GOAL >>
Starting from the line containing "Which of pixel 315", write out every remaining line exactly, the last one included.

## START

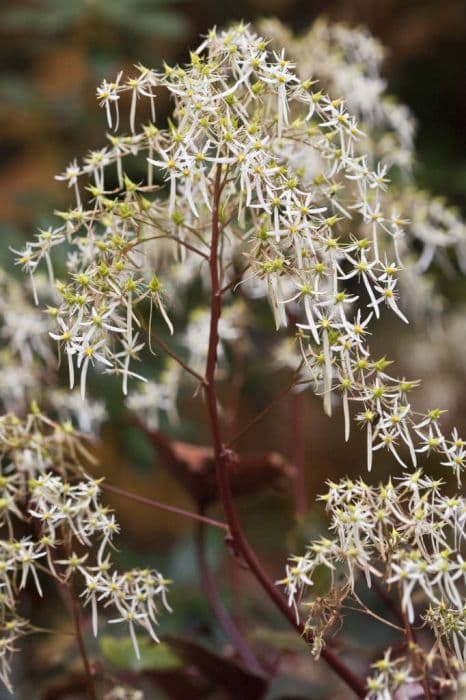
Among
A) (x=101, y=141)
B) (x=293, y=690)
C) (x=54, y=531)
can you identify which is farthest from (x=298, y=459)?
(x=101, y=141)

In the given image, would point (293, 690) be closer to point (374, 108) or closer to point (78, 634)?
point (78, 634)

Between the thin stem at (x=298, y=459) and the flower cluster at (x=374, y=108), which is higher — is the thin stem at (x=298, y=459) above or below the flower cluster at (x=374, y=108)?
below

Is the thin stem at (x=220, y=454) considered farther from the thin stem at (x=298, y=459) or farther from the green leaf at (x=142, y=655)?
the thin stem at (x=298, y=459)

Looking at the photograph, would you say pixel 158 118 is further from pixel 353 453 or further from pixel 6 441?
pixel 6 441

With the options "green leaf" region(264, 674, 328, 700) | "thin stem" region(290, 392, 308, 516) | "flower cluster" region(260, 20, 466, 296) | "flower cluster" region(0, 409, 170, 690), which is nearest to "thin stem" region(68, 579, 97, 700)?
"flower cluster" region(0, 409, 170, 690)

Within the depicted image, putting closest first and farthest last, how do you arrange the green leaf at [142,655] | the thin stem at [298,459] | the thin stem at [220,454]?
the thin stem at [220,454] → the green leaf at [142,655] → the thin stem at [298,459]

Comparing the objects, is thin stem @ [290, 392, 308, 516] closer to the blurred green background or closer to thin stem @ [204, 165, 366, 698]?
the blurred green background

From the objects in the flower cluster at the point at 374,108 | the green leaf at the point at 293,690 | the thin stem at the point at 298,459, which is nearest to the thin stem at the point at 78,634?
the green leaf at the point at 293,690

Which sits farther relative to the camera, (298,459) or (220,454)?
(298,459)

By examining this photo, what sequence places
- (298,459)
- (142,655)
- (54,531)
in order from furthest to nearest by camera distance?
(298,459) < (142,655) < (54,531)
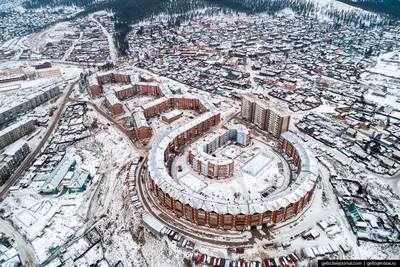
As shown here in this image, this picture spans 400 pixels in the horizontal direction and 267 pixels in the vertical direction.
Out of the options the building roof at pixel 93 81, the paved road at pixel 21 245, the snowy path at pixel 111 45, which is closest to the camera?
the paved road at pixel 21 245

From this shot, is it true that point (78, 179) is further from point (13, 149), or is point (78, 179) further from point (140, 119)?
point (140, 119)

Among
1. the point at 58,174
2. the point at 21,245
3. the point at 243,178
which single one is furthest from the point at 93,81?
the point at 243,178

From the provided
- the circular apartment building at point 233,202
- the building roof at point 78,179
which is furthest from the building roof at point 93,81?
the circular apartment building at point 233,202

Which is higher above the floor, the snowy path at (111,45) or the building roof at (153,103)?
the snowy path at (111,45)

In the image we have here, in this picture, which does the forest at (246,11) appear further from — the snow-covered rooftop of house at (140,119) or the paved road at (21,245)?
the paved road at (21,245)

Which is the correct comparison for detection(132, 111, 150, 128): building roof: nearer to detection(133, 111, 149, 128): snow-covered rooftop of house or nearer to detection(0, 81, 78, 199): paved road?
detection(133, 111, 149, 128): snow-covered rooftop of house

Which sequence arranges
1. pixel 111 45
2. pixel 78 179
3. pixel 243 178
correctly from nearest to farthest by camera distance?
pixel 78 179
pixel 243 178
pixel 111 45

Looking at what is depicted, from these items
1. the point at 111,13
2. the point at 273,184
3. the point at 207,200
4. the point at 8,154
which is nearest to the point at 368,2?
the point at 111,13

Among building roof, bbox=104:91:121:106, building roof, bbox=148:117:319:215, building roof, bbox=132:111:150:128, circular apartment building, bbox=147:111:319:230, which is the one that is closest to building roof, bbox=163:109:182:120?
building roof, bbox=132:111:150:128

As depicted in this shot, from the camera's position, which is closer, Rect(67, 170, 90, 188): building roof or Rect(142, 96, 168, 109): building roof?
Rect(67, 170, 90, 188): building roof
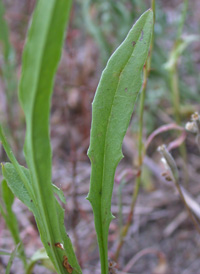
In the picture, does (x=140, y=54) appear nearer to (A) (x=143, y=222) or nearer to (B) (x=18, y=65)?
(A) (x=143, y=222)

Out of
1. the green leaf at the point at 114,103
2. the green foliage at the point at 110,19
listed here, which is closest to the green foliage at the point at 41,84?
the green leaf at the point at 114,103

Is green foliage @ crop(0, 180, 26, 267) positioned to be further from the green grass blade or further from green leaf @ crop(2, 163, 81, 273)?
the green grass blade

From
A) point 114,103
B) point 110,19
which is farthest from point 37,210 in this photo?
point 110,19

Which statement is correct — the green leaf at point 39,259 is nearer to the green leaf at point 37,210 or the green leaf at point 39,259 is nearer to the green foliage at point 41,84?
the green leaf at point 37,210

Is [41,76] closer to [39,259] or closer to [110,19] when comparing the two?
[39,259]

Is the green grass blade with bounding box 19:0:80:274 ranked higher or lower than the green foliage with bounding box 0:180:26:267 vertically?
higher

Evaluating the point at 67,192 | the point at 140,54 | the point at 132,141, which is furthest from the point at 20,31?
the point at 140,54

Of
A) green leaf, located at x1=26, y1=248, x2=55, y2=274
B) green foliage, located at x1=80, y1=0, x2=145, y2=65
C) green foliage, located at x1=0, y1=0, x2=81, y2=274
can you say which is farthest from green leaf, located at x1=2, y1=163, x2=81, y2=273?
green foliage, located at x1=80, y1=0, x2=145, y2=65
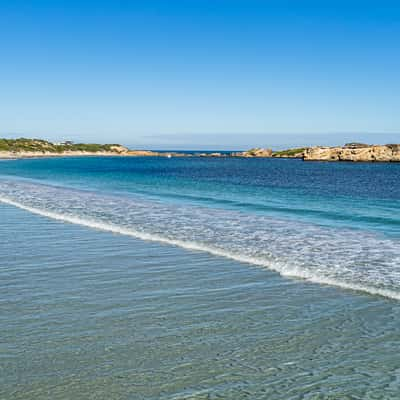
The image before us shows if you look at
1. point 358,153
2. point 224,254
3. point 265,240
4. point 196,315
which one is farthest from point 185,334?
point 358,153

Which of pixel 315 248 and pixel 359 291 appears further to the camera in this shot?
pixel 315 248

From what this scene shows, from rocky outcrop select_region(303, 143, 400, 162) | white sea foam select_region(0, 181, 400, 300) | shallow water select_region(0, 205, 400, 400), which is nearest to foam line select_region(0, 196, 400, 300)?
white sea foam select_region(0, 181, 400, 300)

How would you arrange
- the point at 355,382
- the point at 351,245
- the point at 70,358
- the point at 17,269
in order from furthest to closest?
the point at 351,245
the point at 17,269
the point at 70,358
the point at 355,382

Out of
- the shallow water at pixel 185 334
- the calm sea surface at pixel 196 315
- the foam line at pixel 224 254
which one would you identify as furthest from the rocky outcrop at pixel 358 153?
the shallow water at pixel 185 334

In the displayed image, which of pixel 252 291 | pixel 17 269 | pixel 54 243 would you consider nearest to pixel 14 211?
pixel 54 243

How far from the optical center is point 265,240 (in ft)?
64.4

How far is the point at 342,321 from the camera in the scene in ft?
31.0

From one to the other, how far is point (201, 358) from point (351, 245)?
13.1 metres

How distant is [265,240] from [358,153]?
15726 centimetres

## END

SOLVED EXERCISE >>
Which of pixel 315 248 and pixel 359 291 appears further to the camera in this shot?
pixel 315 248

From what this scene shows, from rocky outcrop select_region(303, 143, 400, 162) | white sea foam select_region(0, 181, 400, 300) | shallow water select_region(0, 205, 400, 400), which is nearest to foam line select_region(0, 196, 400, 300)?
white sea foam select_region(0, 181, 400, 300)

How would you arrange
- the point at 355,382
- the point at 351,245
- the point at 70,358
- the point at 17,269
in order from furthest to closest?
the point at 351,245
the point at 17,269
the point at 70,358
the point at 355,382

Out of
- the shallow water at pixel 185 334
- the calm sea surface at pixel 196 315
- the foam line at pixel 224 254
which one would you identify as furthest from the rocky outcrop at pixel 358 153?
the shallow water at pixel 185 334

In the displayed image, which of pixel 252 291 | pixel 17 269 | pixel 54 243 would you consider nearest to pixel 14 211?
pixel 54 243

How far from the optical center is point 265,240 (in ft)?
64.4

How far is the point at 342,321 from the camera in the scene in ft?
31.0

From one to the other, how far is point (201, 358) from point (351, 245)?
13.1 metres

How distant is [265,240] from [358,153]?
15726 centimetres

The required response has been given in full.